Aus welchem Grund pochst du auf eine Naturgesetze brechende leibliche Auferstehung Jesu? Kann der, der nicht an eine leibliche Auferstehung glaubt, deshalb kein gläubiger Christ sein? Warum sollte die Leiblichkeit der Auferstehung wichtig sein? Warum ist dir dieses Zauberkunststück so wichtig?
Ein Beharren hierauf zeigt lediglich, wie wenig man von Jesu "Auferstehung" verstanden hat und wie sensationslüstern man nach Zauberei ist.

closs hat geschrieben:
Thaddäus hat geschrieben:Nach Bultmann gilt es heute, die Auferstehungserzählung existenzial zu deuten, also so, dass sie auch der im heutigen Weltbild lebende Mensch als für sein Leben noch relevant erkennen kann.

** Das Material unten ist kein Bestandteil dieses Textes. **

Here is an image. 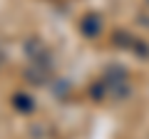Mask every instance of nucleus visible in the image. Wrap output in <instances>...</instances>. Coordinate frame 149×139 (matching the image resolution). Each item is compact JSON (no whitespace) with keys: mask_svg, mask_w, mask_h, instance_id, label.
<instances>
[{"mask_svg":"<svg viewBox=\"0 0 149 139\" xmlns=\"http://www.w3.org/2000/svg\"><path fill=\"white\" fill-rule=\"evenodd\" d=\"M92 95L97 99H112V102L124 99L129 95V80L124 75V70H107L104 75L95 82Z\"/></svg>","mask_w":149,"mask_h":139,"instance_id":"1","label":"nucleus"},{"mask_svg":"<svg viewBox=\"0 0 149 139\" xmlns=\"http://www.w3.org/2000/svg\"><path fill=\"white\" fill-rule=\"evenodd\" d=\"M80 30L85 32L87 38L100 35V30H102V17H100V15H85V17L80 20Z\"/></svg>","mask_w":149,"mask_h":139,"instance_id":"2","label":"nucleus"},{"mask_svg":"<svg viewBox=\"0 0 149 139\" xmlns=\"http://www.w3.org/2000/svg\"><path fill=\"white\" fill-rule=\"evenodd\" d=\"M15 107L22 109V112H30L32 109V99L27 95H15Z\"/></svg>","mask_w":149,"mask_h":139,"instance_id":"3","label":"nucleus"},{"mask_svg":"<svg viewBox=\"0 0 149 139\" xmlns=\"http://www.w3.org/2000/svg\"><path fill=\"white\" fill-rule=\"evenodd\" d=\"M3 62H5V52L0 50V67H3Z\"/></svg>","mask_w":149,"mask_h":139,"instance_id":"4","label":"nucleus"},{"mask_svg":"<svg viewBox=\"0 0 149 139\" xmlns=\"http://www.w3.org/2000/svg\"><path fill=\"white\" fill-rule=\"evenodd\" d=\"M147 3H149V0H147Z\"/></svg>","mask_w":149,"mask_h":139,"instance_id":"5","label":"nucleus"}]
</instances>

Aber warum man dazu die historische Möglichkeit der Auferstehung ausschließen sollte, verstehe ich nicht.
Nicht an eine leibliche Auferstehung zu glauben, ist keine Bedingung dafür, den eigentlichen Sinn der Auferstehung zu verstehen und gläubig zu sein.
DU willst scheinbar den Glauben an das Mirakel zum Prüfstein rechten Glaubens machen.
Wenn jemand nicht an die leibliche Auferstehung glaubt, dann muss der dir deinen Glauben an eine leibliche Auferstehung nicht absprechen, damit SEIN Glaube funktioniert.
Aber DU scheinst jenen, die nicht an die leibliche Auferstehung glauben, absprechen zu wollen, dass sie christlich gläubig sind.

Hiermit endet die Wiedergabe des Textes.